Für Unternehmen gilt es, sich bewusst zu machen, dass Benefits, die zeitgemäß und besonders relevant für die Lebensqualität der Mitarbeitenden sind, den besten Pull-Faktor darstellen und einen direkten Einfluss auf die Loyalität haben.

Langfristig vs. kurzfristig

Vor allem langfristige Benefits wie Vorsorgelösungen hätten laut der Umfrage für acht von zehn Befragten (83 Prozent) eine höhere Priorität als kurzfristige Vorteile wie Fitnessangebote. Ein Unterschied zeigt sich jedoch bei der Gen Z, deren Fokus auf anderen Herausforderungen wie beispielsweise mentaler Gesundheit und der Vereinbarkeit von Familie und Karriere gerichtet ist.

# # #

- _ZU ERLEDIGENDE AUFGABEN_
1. Prüfen Sie für jede der Aussagen (a), (b) und (c), ob sie mit dem Textauszug über Mitarbeiter-Benefits übereinstimmt. Antworten Sie jeweils mit Ja oder Nein und zitieren Sie die entscheidenden Worte des Textauszugs wörtlich.
(a) Laut der Umfrage haben langfristige Benefits für 83 Prozent der Befragten eine höhere Priorität als kurzfristige Vorteile.
(b) Fitnessangebote werden als Beispiel für langfristige Benefits genannt.
(c) Bei der Gen Z liegt der Fokus vor allem auf Vorsorgelösungen.
2. Setzen Sie den Textauszug über Mitarbeiter-Benefits nach seinem letzten Satz fort.

- _BEREITGESTELLTES MATERIAL_
# # #

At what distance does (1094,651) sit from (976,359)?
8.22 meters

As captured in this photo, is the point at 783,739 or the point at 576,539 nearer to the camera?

# # #

- _ERGEBNISSE JE AUFGABE_
1.
(a) Ja: „Vor allem langfristige Benefits wie Vorsorgelösungen hätten laut der Umfrage für acht von zehn Befragten (83 Prozent) eine höhere Priorität als kurzfristige Vorteile wie Fitnessangebote.“
(b) Nein: „kurzfristige Vorteile wie Fitnessangebote“
(c) Nein: „deren Fokus auf anderen Herausforderungen wie beispielsweise mentaler Gesundheit und der Vereinbarkeit von Familie und Karriere gerichtet ist“

2.
“Das liegt nicht daran, dass die Gen Z Pensionsvorsorge oder Krankenversicherung nicht schätzt. Untersuchungen zeigen, dass die Gen Z anfälliger für Burnout und Stress ist. Der Mental Health-Aspekt wird somit immer wichtiger, um Fluktuation und geringer Produktivität entgegenzuwirken“, erklärt Schuller. “Es geht hier um ein abgestimmtes Paket, das sowohl Prävention als auch die entsprechende Absicherung im Bedarfsfall sicherstellen kann.”

Bemerkenswert ist, dass trotz aller Bemühungen aktuell 67 Prozent der Unternehmen die Vorteile betrieblicher Vorsorgeleistungen noch nicht ausschöpfen. Dabei bieten steuerfreie Zukunftssicherungen, Berufsunfähigkeitsversicherung und Pensionszusagen gerade die finanzielle Sicherheit, die sich die Mitarbeiter:innen wünschen würden, so die Studie.

Der Jahresbericht der Pensionsversicherung Österreich zeigt, dass ein Viertel der österreichischen Arbeitnehmer:innen (25 Prozent) noch vor dem Ruhestand berufsunfähig sind und nur vier Prozent der Erwerbstätigen in Österreich eine private Berufsunfähigkeitsversicherung abgeschlossen haben.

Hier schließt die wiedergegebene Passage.